• [Data for processing]:
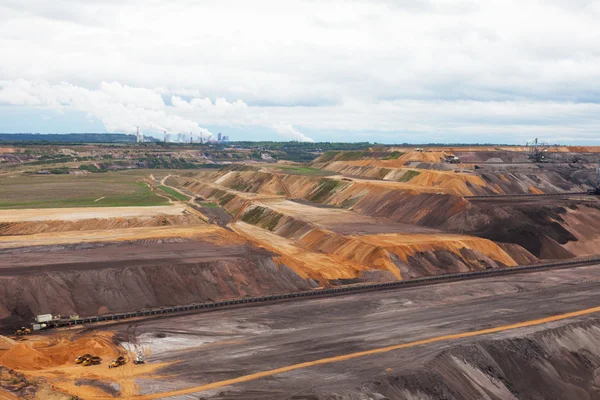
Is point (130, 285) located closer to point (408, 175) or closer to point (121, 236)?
point (121, 236)

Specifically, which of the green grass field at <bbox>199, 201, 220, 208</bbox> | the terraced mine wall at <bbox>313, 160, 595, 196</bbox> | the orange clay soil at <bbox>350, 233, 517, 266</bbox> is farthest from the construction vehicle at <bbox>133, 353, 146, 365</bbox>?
the green grass field at <bbox>199, 201, 220, 208</bbox>

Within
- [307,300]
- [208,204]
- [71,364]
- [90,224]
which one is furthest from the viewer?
[208,204]

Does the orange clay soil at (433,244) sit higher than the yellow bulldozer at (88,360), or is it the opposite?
the orange clay soil at (433,244)

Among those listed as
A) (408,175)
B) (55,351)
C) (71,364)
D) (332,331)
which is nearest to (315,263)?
(332,331)

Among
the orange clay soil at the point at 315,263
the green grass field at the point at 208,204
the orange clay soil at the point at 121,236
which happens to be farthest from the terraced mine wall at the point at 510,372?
the green grass field at the point at 208,204

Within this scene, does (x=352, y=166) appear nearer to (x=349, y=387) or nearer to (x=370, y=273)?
(x=370, y=273)

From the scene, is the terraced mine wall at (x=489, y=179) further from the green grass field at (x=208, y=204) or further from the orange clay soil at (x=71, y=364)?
the orange clay soil at (x=71, y=364)
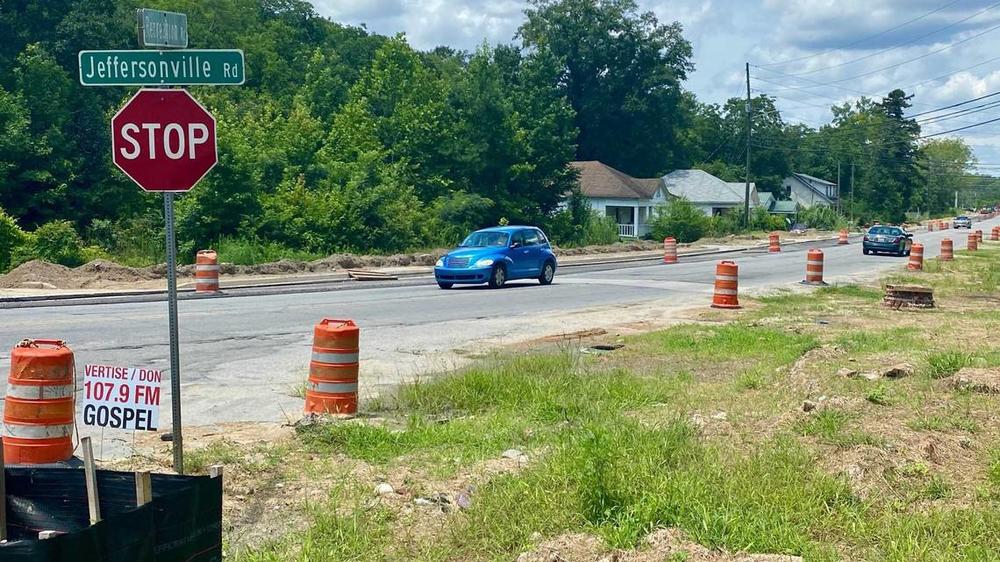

• [Work to do]: Can you return all of the records above word for word, with the pictures left out?

• [Solution for this problem]:
Is point (130, 285) located closer to point (408, 175) or closer to point (121, 236)?
point (121, 236)

Specifically, which of the green grass field at <bbox>199, 201, 220, 208</bbox> | the terraced mine wall at <bbox>313, 160, 595, 196</bbox> | the orange clay soil at <bbox>350, 233, 517, 266</bbox> is farthest from the construction vehicle at <bbox>133, 353, 146, 365</bbox>?
the green grass field at <bbox>199, 201, 220, 208</bbox>

Within
- [307,300]
- [208,204]
- [71,364]
- [90,224]
which one is furthest from the viewer?
[208,204]

Does the orange clay soil at (433,244) sit higher than the yellow bulldozer at (88,360), or is it the opposite?
the orange clay soil at (433,244)

Among those listed as
A) (408,175)
B) (55,351)
C) (71,364)
D) (332,331)
which is nearest to (315,263)?
(332,331)

Among
the orange clay soil at the point at 315,263
the green grass field at the point at 208,204
the orange clay soil at the point at 121,236
which happens to be farthest from the terraced mine wall at the point at 510,372?
the green grass field at the point at 208,204

Within this scene, does (x=352, y=166) appear nearer to (x=349, y=387) or nearer to (x=370, y=273)?
(x=370, y=273)

From the scene, is the terraced mine wall at (x=489, y=179) further from the green grass field at (x=208, y=204) or further from the orange clay soil at (x=71, y=364)?
the orange clay soil at (x=71, y=364)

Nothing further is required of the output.